Hari ini adalah hari biasa bagi Nata untuk dilalui. Bangun di waktu pagi, membersihkan diri, dan pamit undur diri untuk belajar hingga sore hari. Mencapai sekolah tempatnya belajar tidaklah sulit. Dia hanya perlu berjalan kaki selama 10 menit.
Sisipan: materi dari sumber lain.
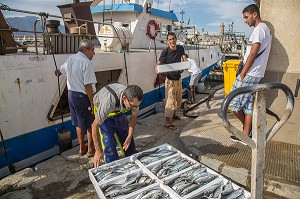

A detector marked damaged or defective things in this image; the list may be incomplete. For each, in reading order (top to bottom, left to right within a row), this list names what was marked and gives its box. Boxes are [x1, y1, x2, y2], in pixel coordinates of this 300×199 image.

rusty metal [220, 81, 296, 198]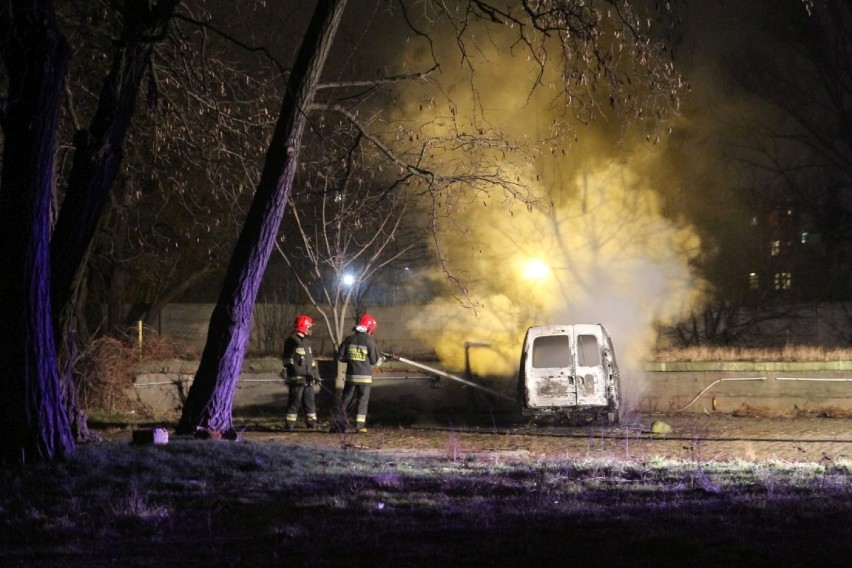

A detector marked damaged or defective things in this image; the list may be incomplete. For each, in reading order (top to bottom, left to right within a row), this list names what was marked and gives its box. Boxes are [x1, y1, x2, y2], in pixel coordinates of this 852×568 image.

burned van [516, 322, 624, 424]
charred van body [520, 322, 620, 424]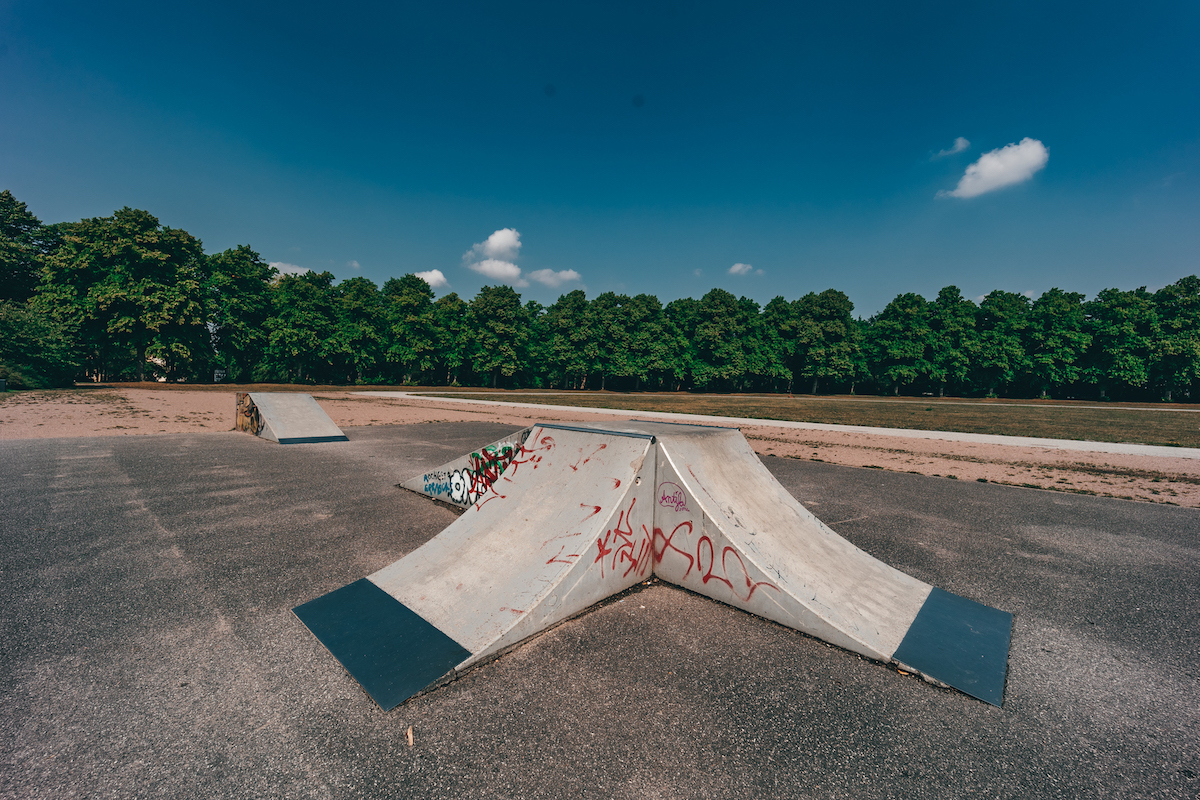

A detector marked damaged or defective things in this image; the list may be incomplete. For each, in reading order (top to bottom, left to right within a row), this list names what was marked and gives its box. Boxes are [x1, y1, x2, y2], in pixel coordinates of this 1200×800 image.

Bisa saja dia menaiki sepeda agar perjalanannya lebih singkat, itu jika dia masih memilikinya sampai saat ini.
Ketika sampai di sana, Nata hanya punya satu tujuan dikepala ketika kakinya melangkah melewati gebang sekolah ; tiba secepat mungkin ke kelas dan duduk di bangku. Ada beberapa buku yang ingin dia baca. Hatinya tak sabaran untuk merasakan kenyamanan di bangku kayu berrangka besi. Sudah jadi kebiasaan Nata untuk membaca buku didalam kelas di pagi hari. Ketika ada yang bertanya mengapa, dia akan menjawab, "pagi hari adalah waktuku. Tidak akan ada yang menggangguku di saat itu".
Nata tiba, setelah setidaknya menempuh aula 50x50, lorong sepanjang 10 meter, menaiki 4 buah tangga, untuk mencapai kelasnya yang berada di lantai 3 sebuah gedung. Membawa dirinya memasuki ruangan kelas, dimana seseorang lebih dulu berada disana. Duduk di bangku sebelah Nata, menenggelamkan sebagian wajahnya diantara tangan yang bersedekap diatas meja, sementara rambutnya yang panjang tergerai kemana mana.
Nata mengenali gadis itu sebagai Dena, teman sebangkunya.Menyadari keberadaan seseorang yang mendudukan diri di sampingnya, Dena menolehkan kepala. Pandangannya Melihat melalui tirai rambut yang berjatuhan di dahi, mendapati senyum hangat Nata yang ia anggap sebagai ucapan selamat pagi. Dena meraih headset yang sedari tadi menempel di telinganya, menawarkannya pada Nata.
"Kamu mau dengar playlist-ku hari ini?" Tanya Dena
Nata mengangguk, menerimanya, menempatkan sebelah headset tersebut pada telinganya. Kini mereka berbagi nada yang sama. Sebuah lagu yang Nata sadari sebagai lagu tentang bunuh diri.
Nata tak bisa bereaksi apapun kecuali tersenyum mendengarnya, mengingat rangkaian kata yang pernah ia ucapkan pada Dena. Membuat otaknya mengingat kembali kesepakatan yang ia bentuk bersama gadis itu. Dan Dena tersenyum balik padanya. Karena baik keduanya punya pemikiran yang sama mengenai hal itu. setelahnya, tidak ada yang bisa dilihat kecuali dua orang manusia yang sama sama berdiam diri di bangku hingga pagi hari berlalu.